Yesterday’s post highlighted the Foreign Corrupt Practices Act (and related) enforcement action against Anthony Stimler (a U.K. citizen and resident who was a trader at Glencore (a commodities company incorporated in the United Kingdom and headquartered in Switzerland).
The FCPA anti-bribery charge against Stimler invoked the so-called 78dd-3 prong of the statute which has the most demanding jurisdictional hook.
Specifically, “while in the territory of the United States, corruptly to make use of the mails or any means or instrumentality of interstate commerce or to do any other act in furtherance of an offer, payment, promise to pay, or authorization of the payment of any money, or offer, gift, promise to give, or authorization of the giving of anything of value to” a foreign official.
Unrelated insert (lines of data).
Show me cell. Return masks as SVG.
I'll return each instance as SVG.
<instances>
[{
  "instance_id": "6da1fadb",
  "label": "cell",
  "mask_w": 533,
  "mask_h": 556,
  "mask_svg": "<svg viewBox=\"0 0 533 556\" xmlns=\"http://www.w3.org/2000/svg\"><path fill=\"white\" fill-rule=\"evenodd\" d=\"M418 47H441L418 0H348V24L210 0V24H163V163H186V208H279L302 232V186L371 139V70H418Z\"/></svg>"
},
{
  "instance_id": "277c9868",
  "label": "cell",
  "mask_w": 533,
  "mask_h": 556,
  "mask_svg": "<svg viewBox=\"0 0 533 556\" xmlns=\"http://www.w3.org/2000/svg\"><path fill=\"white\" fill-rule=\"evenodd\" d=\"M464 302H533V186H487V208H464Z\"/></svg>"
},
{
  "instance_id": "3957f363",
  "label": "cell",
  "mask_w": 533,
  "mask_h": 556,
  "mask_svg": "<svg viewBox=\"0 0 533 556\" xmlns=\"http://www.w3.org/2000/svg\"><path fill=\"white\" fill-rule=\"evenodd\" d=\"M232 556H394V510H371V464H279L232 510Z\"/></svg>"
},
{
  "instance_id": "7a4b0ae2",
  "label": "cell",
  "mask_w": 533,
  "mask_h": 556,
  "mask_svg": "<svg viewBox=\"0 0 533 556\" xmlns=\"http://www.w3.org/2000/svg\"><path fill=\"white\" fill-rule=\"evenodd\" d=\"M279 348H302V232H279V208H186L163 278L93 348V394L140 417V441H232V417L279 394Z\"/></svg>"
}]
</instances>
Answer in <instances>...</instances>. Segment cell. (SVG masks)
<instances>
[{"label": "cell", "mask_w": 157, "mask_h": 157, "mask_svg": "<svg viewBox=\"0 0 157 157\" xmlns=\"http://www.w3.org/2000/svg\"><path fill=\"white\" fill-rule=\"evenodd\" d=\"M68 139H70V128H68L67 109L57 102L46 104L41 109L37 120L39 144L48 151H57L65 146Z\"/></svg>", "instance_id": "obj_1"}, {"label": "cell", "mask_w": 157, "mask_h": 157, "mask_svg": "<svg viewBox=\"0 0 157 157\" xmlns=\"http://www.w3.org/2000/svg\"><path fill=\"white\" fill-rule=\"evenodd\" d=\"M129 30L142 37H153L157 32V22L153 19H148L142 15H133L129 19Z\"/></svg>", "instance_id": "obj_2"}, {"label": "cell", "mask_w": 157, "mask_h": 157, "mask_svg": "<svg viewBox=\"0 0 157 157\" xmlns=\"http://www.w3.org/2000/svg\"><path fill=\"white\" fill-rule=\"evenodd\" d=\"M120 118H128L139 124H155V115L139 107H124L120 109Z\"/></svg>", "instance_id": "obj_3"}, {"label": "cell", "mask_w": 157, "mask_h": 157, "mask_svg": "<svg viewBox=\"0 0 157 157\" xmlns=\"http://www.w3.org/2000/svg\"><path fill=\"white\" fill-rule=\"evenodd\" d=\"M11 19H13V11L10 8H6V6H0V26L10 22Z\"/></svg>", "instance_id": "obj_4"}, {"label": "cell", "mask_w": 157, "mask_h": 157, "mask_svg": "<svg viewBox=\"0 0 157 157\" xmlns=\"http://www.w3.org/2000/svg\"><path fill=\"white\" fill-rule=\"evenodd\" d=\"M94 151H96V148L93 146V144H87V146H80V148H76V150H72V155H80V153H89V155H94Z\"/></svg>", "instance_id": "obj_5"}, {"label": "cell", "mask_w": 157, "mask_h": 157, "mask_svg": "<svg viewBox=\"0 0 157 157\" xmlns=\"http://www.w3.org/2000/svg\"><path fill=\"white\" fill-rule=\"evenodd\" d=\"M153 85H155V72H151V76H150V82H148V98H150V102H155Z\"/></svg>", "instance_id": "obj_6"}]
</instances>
Similar to several other FCPA enforcement actions, the Stimler information alleged:
“On or about October 3, 2014, in response to the information communicated by Co-Conspirator 6, Stimler caused Subsidiary 2 to send a wire transfer of approximately $300,000 (the “Payment”) from Subsidiary 2’s bank account in Switzerland, through a bank in the Southern District of New York, to Intermediary Company 2’s bank account in Cyprus.”
“On or about May 5, 2015, Stimler caused Subsidiary 2 to pay Intermediary Company 2’s invoice through a wire transfer of approximately $50,000 from Subsidiary 2’s bank account in Switzerland, through a bank in the Southern District of New York, to Intermediary Company 2’s bank account in Cyprus.”
Those allegations alone were insufficient to meet the “while in the territory” requirement of 78dd-3. (See here for an instance of judicial scrutiny in which a federal court judge concluded that the act of sending a DHL package from the U.K. to the U.S. in furtherance of an alleged bribery scheme was insufficient to meet 78dd-3’s requirement).
However, the Stimler information further alleged:
“On or about April 20, 2015, while in the United States, Stimler received an email in which Co-Conspirator 6 offered to pay a bribe to a Nigerian official of approximately $50,000 per oil cargo for four cargoes of NNPC oil to be delivered in May and June 2015.”
On or about April 20, 2015, while in the United States, Stimler replied to Co-Conspirator 6’s email, expressing interest in one of the June 2015 NNPC oil cargoes.”
In short, the sole jurisdictional basis for the FCPA charges against Stimler appears to be an e-mail exchange in furtherance of the alleged bribery scheme while he was in the U.S. in April 2015.
That’s the legal answer.
But what about the policy answer?
Just because the DOJ can bring an FCPA enforcement action against a U.K. national for allegedly bribing a Nigerian official, should it? Is the U.K. the most appropriate jurisdiction to bring such an enforcement action?